- Request: Nothing may be dropped or altered: reproduce all the data.

- Entries from a dataset:
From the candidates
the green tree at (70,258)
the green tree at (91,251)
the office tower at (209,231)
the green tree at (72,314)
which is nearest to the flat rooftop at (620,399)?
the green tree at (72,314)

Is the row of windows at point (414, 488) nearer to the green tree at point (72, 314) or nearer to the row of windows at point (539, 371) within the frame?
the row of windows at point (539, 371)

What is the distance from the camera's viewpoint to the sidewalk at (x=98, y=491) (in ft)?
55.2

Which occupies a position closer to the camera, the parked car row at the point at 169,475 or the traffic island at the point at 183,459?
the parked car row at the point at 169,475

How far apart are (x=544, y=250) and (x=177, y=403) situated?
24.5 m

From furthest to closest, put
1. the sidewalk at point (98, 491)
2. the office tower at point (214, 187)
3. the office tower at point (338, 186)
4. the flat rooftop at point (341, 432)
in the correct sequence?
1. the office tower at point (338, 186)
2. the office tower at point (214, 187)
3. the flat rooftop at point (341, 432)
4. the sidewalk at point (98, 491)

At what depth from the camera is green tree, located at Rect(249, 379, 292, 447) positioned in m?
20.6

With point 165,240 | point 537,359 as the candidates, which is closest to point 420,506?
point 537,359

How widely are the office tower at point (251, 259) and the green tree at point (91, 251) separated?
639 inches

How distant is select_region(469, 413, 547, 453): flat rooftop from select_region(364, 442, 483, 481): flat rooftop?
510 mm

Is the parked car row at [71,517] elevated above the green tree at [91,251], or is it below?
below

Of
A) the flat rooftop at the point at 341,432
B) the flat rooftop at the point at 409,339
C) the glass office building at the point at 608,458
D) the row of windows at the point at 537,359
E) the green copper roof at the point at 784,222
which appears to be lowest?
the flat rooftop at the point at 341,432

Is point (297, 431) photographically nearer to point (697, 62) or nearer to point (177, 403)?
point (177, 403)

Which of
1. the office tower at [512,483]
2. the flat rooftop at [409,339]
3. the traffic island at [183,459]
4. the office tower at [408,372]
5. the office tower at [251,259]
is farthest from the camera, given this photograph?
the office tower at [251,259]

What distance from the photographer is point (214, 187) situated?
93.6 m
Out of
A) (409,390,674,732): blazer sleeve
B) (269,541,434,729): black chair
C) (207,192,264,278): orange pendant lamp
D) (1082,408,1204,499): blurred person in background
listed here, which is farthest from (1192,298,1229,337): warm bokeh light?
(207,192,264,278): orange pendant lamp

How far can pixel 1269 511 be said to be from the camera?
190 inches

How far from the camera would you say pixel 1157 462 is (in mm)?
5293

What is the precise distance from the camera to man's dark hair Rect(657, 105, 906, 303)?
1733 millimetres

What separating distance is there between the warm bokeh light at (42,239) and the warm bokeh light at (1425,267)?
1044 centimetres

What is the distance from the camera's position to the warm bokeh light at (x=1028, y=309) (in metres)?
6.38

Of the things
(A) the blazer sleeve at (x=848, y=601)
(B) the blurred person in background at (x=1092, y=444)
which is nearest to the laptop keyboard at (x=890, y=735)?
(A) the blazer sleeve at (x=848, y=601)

- Response for this exercise:
From the candidates
the green tree at (70,258)
the green tree at (91,251)
the office tower at (209,231)
the green tree at (72,314)
which is nearest to the flat rooftop at (620,399)?
the green tree at (72,314)

Is the row of windows at point (414, 488) nearer to the green tree at point (72, 314) or nearer to the row of windows at point (539, 371) within the frame?
the row of windows at point (539, 371)

What is the distance from the camera's viewpoint to the sidewalk at (x=98, y=491) (in ft)?
55.2

Which occupies a position closer to the camera, the parked car row at the point at 169,475 or the traffic island at the point at 183,459?
the parked car row at the point at 169,475

How far apart are (x=544, y=250) and (x=177, y=403) situated?
24.5 m

From furthest to closest, put
1. the sidewalk at point (98, 491)
2. the office tower at point (214, 187)
3. the office tower at point (338, 186)
4. the flat rooftop at point (341, 432)
in the correct sequence?
1. the office tower at point (338, 186)
2. the office tower at point (214, 187)
3. the flat rooftop at point (341, 432)
4. the sidewalk at point (98, 491)

At what depth from the camera is green tree, located at Rect(249, 379, 292, 447) positioned in m?
20.6

With point 165,240 | point 537,359 as the candidates, which is closest to point 420,506?
point 537,359

How widely are the office tower at point (251, 259) and the green tree at point (91, 251) separated?
639 inches

How distant is select_region(469, 413, 547, 453): flat rooftop from select_region(364, 442, 483, 481): flat rooftop?
510 mm

Is the parked car row at [71,517] elevated above the green tree at [91,251], or is it below?
below

Of
A) the flat rooftop at the point at 341,432
B) the flat rooftop at the point at 409,339
C) the glass office building at the point at 608,458
D) the row of windows at the point at 537,359
E) the green copper roof at the point at 784,222
which appears to be lowest?
the flat rooftop at the point at 341,432

Is point (297, 431) photographically nearer to point (697, 62) or nearer to point (177, 403)?
point (177, 403)

Which of
1. the office tower at [512,483]
2. the flat rooftop at [409,339]
3. the traffic island at [183,459]
4. the office tower at [408,372]
5. the office tower at [251,259]
is farthest from the camera, given this photograph?
the office tower at [251,259]

What distance from the photographer is point (214, 187) situated?
93.6 m
Out of
A) (409,390,674,732): blazer sleeve
B) (269,541,434,729): black chair
C) (207,192,264,278): orange pendant lamp
D) (1082,408,1204,499): blurred person in background
listed here, which is farthest from (1192,298,1229,337): warm bokeh light?
(207,192,264,278): orange pendant lamp

How far can pixel 1269 511 be said to be from the camera?
190 inches

How far from the camera would you say pixel 1157 462 is (in mm)?
5293

What is the precise distance from the camera to man's dark hair Rect(657, 105, 906, 303)?
1733 millimetres

What separating distance is there between the warm bokeh light at (42,239) and the warm bokeh light at (1425,267)?
1044 centimetres

What is the distance from the camera's position to the warm bokeh light at (x=1028, y=309) (in metres)?
6.38

Of the things
(A) the blazer sleeve at (x=848, y=601)
(B) the blurred person in background at (x=1092, y=444)
which is nearest to the laptop keyboard at (x=890, y=735)?
(A) the blazer sleeve at (x=848, y=601)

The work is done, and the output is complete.